Updates the application state if the fit data are altered - the GUI will know if you give it a new data array, but not if the data is changed in-place.

getModelInitStr()

Generates a python code string that can be used to generate a model with parameters matching the model in this FitGui.

Returns:initializer string

getModelObject()

Gets the underlying object representing the model for this fit.

Returns:The pymodelfit.core.FunctionModel1D object.

weightsChanged()

Updates the application state if the weights/error bars for this model are changed - the GUI will automatically do this if you give it a new set of weights array, but not if they are changed in-place.

pymodelfit.fitgui.fit_data(*args, **kwargs)

Fit a 2d data set using the FitGui interface. A GUI application instance must already exist (e.g. interactive mode of ipython). This function is modal and will block until the user hits “OK” or “Cancel” - if non-blocking behavior is desired, create a FitGui object and call FitGui.edit_traits().

The following forms for input arguments are accepted:

• fit_data(xdata,ydata)

• fit_data(xdata,ydata,model)

• fit_data(model)

  This form requires a FunctionModel1D object that includes data

Parameters:

• xdata (array-like) – the first dimension of the data to be fit
• ydata (array-like) – the second dimension of the data to be fit
• model (None, string, or pymodelfit.core.FunctionModel1D instance) – the initial model to use to fit this data

kwargs are passed into the fitgui initializer

Returns:The model or None if fitting is cancelled or no model is assigned in the GUI.

Examples

>>> from numpy.random import randn
>>> fit_data(randn(100),randn(100)) 

This will bring up 100 normally-distributed points with no initial fitting model.

>>> from numpy.random import randn
>>> fit_data(randn(100),randn(100),'linear') 

This will bring up 100 normally-distributed points with a best-fit linear model.

>>> from numpy.random import randn
>>> fit_data(randn(100),randn(100),'linear',weights=rand(100)) 

This will bring up 100 normally-distributed points with a best-fit linear model with the points weighted by uniform random values.

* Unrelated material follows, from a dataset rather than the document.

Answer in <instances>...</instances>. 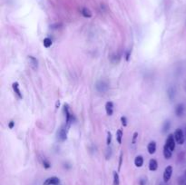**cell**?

>>> from numpy import tile
>>> from numpy.random import randn,rand
>>> fit_data(randn(100),randn(100),'linear',weights=tile(rand(100),2).reshape((2,10)),fittype='yerr') 

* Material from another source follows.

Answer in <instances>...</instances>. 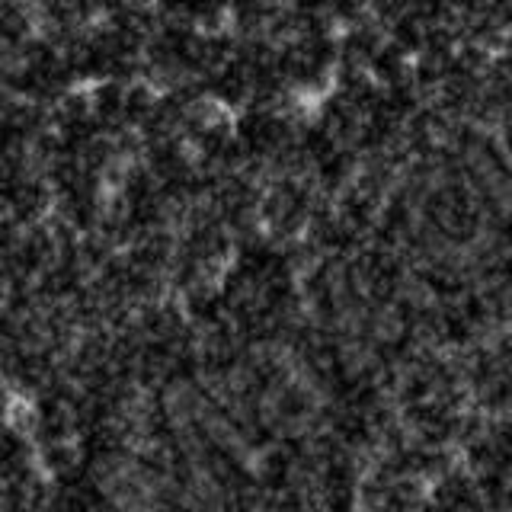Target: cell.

This will bring up 100 normally-distributed points with a linear model with the points weighted by a uniform random number (interpreted as inverse error) fit using the yerr algorithm instead of the default least-squares.

MultiFitGui – Interactive fitting for multiple 1D models

Note that the MultiFitGui requires Mayavi due to the need for 3D plotting.

Reference

class pymodelfit.multifitgui.MultiFitGui(data, names=None, models=None, weights=None, dofits=True, **traits)

Bases: traits.has_traits.HasTraits

data should be c x N where c is the number of data columns/axes and N is the number of points

Parameters:

• data (sequence of c equal-length arrays (length N)) – The data arrays
• names (sequence of strings, length c) – Names
• models (sequence of models, length c-1) – The models to fit for each pair either as strings or astroypsics.models.ParametricModel objects.
• weights (array-like of size N or None) – the weights for each point or None for no weights
• dofits (bool) – If True, the data will be fit to the models when the object is created, otherwise the models will be passed in as-is (or as created).

extra keyword arguments get passed in as new traits (r[finmask],m[finmask],l[finmask]),names=’rh,Mh,Lh’,weights=w[finmask],models=models,dofits=False)

weightsChanged()

pymodelfit.multifitgui.fit_data_multi(data, names=None, weights=None, models=None)

fit a data set consisting of a variety of curves simultaneously. A GUI application instance must already exist (e.g. interactive mode of ipython)

returns a tuple of models e.g. [xvsy,xvsz]